> _PASSAGE FOR REVIEW_:
BEGIN

Background: Both metoprolol and carvedilol improve cardiac function and prolong survival in patients with heart failure. Carvedilol has broader antiadrenergic effects than metoprolol, but it is not clear whether this characteristic is associated with greater benefits on cardiac function during long-term treatment.
Study design: We performed a meta-analysis of all 19 randomized controlled trials of carvedilol or metoprolol that measured left ventricular ejection fraction before and after an average of 8.3 +/- 0.1 months of treatment in 2184 patients with chronic heart failure. The mean daily doses were 58 +/- 1 mg of carvedilol and the equivalent of 162 +/- 1 mg of extended-release metoprolol. In the 15 placebo-controlled trials, the mean ejection fraction increased more in the trials of carvedilol than in the trials of metoprolol (placebo-corrected increases of +0.065 and +0.038, respectively), P = .0002. In the 4 active-controlled trials that compared metoprolol directly with carvedilol, the mean ejection fraction also increased more in the carvedilol groups than in the metoprolol groups (+0.084 on carvedilol and +0.057 on metoprolol, respectively), P = .009. The difference in favor of carvedilol in the active-controlled trials was nearly identical to the difference observed in the placebo-controlled trials and was apparent in patients with and without coronary artery disease.
Conclusion: Long-term treatment with carvedilol produces greater effects on left ventricular ejection fraction than metoprolol when both drugs are prescribed in doses similar to those that have been shown to prolong life.

END

(Saved entries)
BEGIN

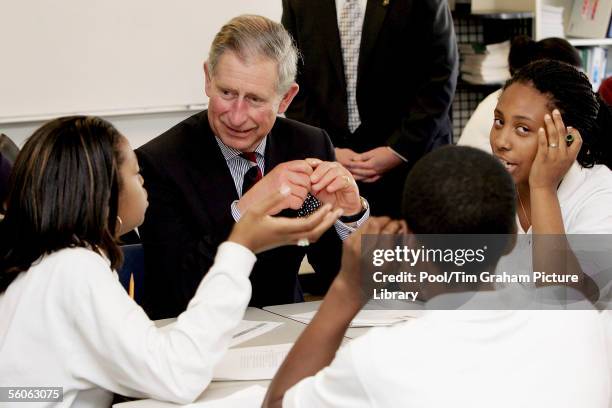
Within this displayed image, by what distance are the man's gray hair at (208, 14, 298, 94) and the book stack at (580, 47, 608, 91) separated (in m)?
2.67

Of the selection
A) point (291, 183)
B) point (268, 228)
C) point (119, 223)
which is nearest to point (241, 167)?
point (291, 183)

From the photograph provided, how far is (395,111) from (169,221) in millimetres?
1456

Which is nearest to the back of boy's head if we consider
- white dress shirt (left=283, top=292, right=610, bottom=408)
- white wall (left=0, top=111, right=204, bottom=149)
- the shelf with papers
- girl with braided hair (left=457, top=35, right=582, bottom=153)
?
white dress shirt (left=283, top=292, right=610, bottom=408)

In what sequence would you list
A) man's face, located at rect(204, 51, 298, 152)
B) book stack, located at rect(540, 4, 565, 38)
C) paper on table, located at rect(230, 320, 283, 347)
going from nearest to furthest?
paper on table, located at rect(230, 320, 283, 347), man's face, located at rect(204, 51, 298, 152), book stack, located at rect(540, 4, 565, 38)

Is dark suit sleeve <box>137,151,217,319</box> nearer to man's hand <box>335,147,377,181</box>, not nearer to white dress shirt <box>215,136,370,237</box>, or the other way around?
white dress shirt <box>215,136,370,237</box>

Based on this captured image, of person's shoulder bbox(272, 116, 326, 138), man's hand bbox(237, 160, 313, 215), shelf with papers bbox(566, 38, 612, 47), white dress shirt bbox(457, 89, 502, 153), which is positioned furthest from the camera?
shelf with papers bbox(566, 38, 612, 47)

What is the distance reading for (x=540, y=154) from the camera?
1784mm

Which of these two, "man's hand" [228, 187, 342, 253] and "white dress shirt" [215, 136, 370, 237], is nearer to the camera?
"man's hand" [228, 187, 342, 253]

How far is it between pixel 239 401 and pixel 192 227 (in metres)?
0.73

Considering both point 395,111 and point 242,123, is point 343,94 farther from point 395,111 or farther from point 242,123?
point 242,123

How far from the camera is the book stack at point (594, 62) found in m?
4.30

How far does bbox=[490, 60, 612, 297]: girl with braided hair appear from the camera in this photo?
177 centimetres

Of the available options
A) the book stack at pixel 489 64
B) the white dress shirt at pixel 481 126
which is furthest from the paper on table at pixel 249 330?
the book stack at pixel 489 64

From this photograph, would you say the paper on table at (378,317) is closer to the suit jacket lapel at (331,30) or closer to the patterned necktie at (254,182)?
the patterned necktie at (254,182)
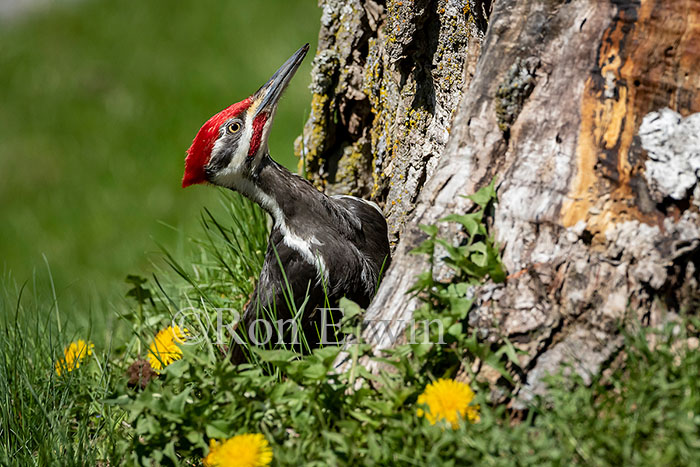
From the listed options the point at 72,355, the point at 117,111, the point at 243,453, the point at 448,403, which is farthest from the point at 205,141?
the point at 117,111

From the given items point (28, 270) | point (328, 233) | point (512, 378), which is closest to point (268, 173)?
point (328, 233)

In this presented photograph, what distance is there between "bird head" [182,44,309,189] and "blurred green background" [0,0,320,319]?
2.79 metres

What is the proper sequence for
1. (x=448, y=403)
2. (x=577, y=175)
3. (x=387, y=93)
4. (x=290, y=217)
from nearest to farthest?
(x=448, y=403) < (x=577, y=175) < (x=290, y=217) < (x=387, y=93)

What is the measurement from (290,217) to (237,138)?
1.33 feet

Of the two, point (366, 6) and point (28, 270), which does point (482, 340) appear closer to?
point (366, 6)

END
BEGIN

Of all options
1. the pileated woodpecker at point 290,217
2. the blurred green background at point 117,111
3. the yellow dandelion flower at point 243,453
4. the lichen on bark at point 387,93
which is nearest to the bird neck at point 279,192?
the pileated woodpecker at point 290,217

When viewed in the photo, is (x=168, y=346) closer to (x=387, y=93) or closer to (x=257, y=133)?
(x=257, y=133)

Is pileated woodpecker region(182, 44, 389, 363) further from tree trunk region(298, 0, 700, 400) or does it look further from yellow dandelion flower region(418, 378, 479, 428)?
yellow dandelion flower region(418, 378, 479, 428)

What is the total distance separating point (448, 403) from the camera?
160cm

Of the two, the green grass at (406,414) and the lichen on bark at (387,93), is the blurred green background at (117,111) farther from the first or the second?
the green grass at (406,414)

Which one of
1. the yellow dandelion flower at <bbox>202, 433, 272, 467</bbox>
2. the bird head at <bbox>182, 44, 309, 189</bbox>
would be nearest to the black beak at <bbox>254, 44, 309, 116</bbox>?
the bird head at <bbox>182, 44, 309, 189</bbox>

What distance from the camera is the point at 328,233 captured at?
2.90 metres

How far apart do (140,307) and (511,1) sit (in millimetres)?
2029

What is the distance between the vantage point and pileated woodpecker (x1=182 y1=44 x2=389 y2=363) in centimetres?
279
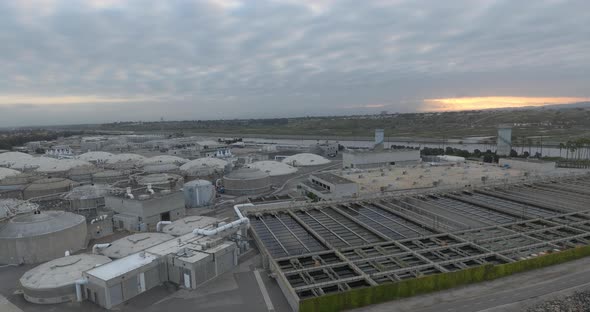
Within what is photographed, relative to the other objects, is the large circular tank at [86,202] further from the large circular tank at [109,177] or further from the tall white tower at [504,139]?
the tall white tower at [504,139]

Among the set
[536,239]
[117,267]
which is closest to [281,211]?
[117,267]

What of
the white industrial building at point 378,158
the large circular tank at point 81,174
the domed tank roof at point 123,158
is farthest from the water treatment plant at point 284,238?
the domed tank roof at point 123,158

END
BEGIN

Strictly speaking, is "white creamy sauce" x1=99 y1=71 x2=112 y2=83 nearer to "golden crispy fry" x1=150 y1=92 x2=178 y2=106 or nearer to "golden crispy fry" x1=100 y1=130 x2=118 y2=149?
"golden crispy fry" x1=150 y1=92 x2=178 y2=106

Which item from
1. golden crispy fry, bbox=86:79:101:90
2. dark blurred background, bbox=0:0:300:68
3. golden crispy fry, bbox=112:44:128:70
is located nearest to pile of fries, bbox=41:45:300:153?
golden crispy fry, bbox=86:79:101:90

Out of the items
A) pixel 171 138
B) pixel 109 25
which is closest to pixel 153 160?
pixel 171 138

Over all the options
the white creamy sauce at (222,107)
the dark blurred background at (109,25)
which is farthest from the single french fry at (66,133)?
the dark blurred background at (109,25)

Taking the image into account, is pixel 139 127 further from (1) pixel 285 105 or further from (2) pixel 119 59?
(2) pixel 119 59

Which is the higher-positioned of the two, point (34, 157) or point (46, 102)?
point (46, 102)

END

> _TASK STATEMENT_:
Can you edit the carvedilol and metoprolol abstract by giving it again, starting at "Background: Both metoprolol" and ending at "during long-term treatment.", with "broader" changed to "wider"?

> _EXERCISE OUTPUT_:
Background: Both metoprolol and carvedilol improve cardiac function and prolong survival in patients with heart failure. Carvedilol has wider antiadrenergic effects than metoprolol, but it is not clear whether this characteristic is associated with greater benefits on cardiac function during long-term treatment.